_What you are asked to do_
Scan the listing below for the word "text" and copy every line that has it.

_Task inputs_
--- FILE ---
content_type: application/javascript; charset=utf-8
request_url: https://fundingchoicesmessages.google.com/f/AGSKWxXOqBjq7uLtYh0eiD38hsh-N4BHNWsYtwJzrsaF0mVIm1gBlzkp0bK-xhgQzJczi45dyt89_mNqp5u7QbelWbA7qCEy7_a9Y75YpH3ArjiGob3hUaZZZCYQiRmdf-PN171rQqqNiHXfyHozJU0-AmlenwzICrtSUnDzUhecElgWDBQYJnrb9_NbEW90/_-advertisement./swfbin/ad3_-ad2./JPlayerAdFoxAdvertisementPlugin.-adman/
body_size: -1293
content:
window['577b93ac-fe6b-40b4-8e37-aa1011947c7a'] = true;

--

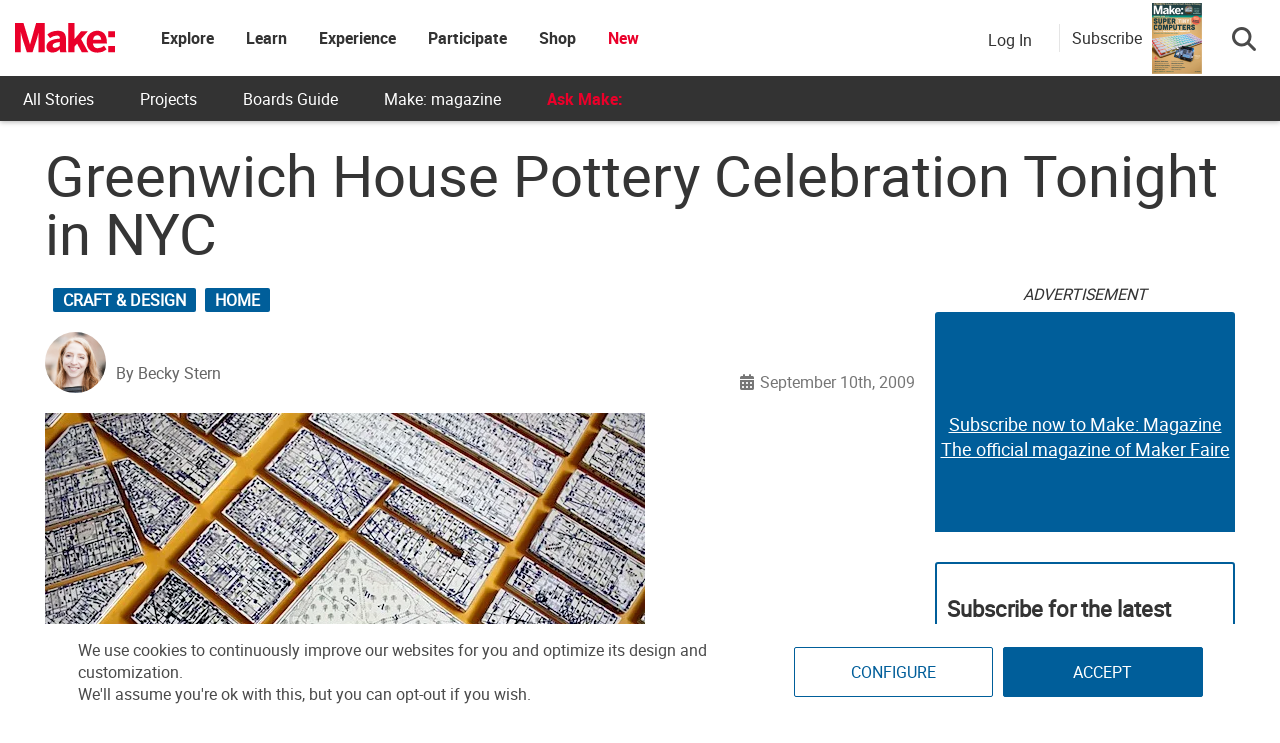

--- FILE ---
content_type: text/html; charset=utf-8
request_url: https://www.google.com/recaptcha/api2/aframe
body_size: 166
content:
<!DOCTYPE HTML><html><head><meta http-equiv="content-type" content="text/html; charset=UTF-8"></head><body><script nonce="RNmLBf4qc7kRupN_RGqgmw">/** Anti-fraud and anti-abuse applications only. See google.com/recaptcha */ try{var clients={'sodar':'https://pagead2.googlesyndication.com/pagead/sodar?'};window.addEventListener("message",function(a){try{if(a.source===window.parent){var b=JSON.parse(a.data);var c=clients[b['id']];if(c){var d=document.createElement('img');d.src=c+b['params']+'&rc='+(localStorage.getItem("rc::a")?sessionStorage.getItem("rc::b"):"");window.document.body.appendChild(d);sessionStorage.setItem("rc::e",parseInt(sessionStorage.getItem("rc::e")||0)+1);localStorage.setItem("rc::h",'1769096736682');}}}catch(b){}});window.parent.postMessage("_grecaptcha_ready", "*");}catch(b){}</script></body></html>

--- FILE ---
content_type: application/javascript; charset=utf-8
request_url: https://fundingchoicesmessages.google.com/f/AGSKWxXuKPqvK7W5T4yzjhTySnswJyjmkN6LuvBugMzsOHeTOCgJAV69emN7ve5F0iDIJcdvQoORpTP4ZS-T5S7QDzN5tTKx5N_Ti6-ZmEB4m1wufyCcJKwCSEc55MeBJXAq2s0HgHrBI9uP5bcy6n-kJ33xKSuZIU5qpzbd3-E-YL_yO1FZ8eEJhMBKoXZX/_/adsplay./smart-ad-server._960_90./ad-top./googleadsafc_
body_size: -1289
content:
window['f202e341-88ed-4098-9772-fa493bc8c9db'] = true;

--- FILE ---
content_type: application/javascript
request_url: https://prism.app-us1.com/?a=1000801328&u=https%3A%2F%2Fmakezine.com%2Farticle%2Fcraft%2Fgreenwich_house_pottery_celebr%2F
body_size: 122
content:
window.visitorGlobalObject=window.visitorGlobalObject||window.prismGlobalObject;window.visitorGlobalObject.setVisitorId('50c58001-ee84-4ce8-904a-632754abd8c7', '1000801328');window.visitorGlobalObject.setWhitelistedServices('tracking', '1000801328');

_Response to this exercise_
content_type: text/html; charset=utf-8
<!DOCTYPE HTML><html><head><meta http-equiv="content-type" content="text/html; charset=UTF-8"></head><body><script nonce="RNmLBf4qc7kRupN_RGqgmw">/** Anti-fraud and anti-abuse applications only. See google.com/recaptcha */ try{var clients={'sodar':'https://pagead2.googlesyndication.com/pagead/sodar?'};window.addEventListener("message",function(a){try{if(a.source===window.parent){var b=JSON.parse(a.data);var c=clients[b['id']];if(c){var d=document.createElement('img');d.src=c+b['params']+'&rc='+(localStorage.getItem("rc::a")?sessionStorage.getItem("rc::b"):"");window.document.body.appendChild(d);sessionStorage.setItem("rc::e",parseInt(sessionStorage.getItem("rc::e")||0)+1);localStorage.setItem("rc::h",'1769096736682');}}}catch(b){}});window.parent.postMessage("_grecaptcha_ready", "*");}catch(b){}</script></body></html>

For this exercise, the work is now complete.